Things that bear closer observation:
Whilst having a midmorning cup of tea, we sat on the back verandah in the sun and watched the resident swallows. Have they flown all the way from Russia, we wondered? They have renovated their nest above the security light and twisted my horse’s tail hair all around. They take it in turns to nest, one in, one out. Whilst one is in, the other sits on the powerlines and they sing and chat with each other. Occasionally they fly off together, not far, but with aeronautic tricks and tumbles. They are old friends and we welcome them every Spring. We also noticed that the ewes and lambs had pushed a gate open and let themselves into the paddock that they had begun lambing in seven weeks ago.

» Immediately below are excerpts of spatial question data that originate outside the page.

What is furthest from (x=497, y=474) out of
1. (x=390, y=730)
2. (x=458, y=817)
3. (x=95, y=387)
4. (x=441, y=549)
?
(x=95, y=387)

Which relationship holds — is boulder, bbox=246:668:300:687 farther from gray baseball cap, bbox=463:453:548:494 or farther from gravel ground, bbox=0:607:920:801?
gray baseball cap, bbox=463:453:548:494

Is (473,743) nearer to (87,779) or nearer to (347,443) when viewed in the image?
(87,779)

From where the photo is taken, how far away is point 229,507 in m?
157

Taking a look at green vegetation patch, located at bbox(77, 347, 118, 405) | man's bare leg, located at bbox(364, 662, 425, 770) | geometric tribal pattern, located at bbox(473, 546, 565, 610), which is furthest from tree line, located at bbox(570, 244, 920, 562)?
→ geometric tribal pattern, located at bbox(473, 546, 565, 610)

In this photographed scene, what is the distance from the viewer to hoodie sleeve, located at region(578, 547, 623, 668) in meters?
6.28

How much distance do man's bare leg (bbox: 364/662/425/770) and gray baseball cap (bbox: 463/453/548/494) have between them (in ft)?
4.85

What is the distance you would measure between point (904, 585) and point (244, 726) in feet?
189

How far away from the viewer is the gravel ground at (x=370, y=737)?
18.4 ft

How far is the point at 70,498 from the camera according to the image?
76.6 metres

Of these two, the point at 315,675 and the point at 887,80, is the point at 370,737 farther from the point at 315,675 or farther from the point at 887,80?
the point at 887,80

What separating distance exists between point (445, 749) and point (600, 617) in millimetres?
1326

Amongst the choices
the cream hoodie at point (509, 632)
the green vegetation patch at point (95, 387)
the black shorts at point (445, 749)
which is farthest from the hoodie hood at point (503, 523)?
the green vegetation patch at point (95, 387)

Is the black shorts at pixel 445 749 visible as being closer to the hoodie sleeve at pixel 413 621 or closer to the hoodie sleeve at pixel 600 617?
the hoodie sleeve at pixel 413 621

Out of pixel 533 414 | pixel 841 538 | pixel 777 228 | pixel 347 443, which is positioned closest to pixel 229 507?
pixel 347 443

When I first read Sei Shonagon, one of the things I noticed and deplored, was her misplaced arrogance. The arrogance of the nobility of a thousand years ago. But one can never ignore her acuity, her powers of observation. It is this particular aspect of her work that I love and which I try to emulate in my own Pillow Book.
Things to think about:
How quickly the body loses its fitness and how relevant is the old saying ‘Use it or lose it’. How my old dog asks for so little in life . . . food at regular intervals, a comfy bed, a walk once a day and the need to know exactly where I am at any given time. How incredible it is that newborn lambs can survive rain, a southerly change and then frost and temps of zero degrees. How valuable is friendship. How maybe the story isn’t too bad . . . that it could entice readers. That winter is over and we are launched into the heady scents of Spring. How all sensations of any sort, good or bad, are impermanent. Life is short and worth the effort.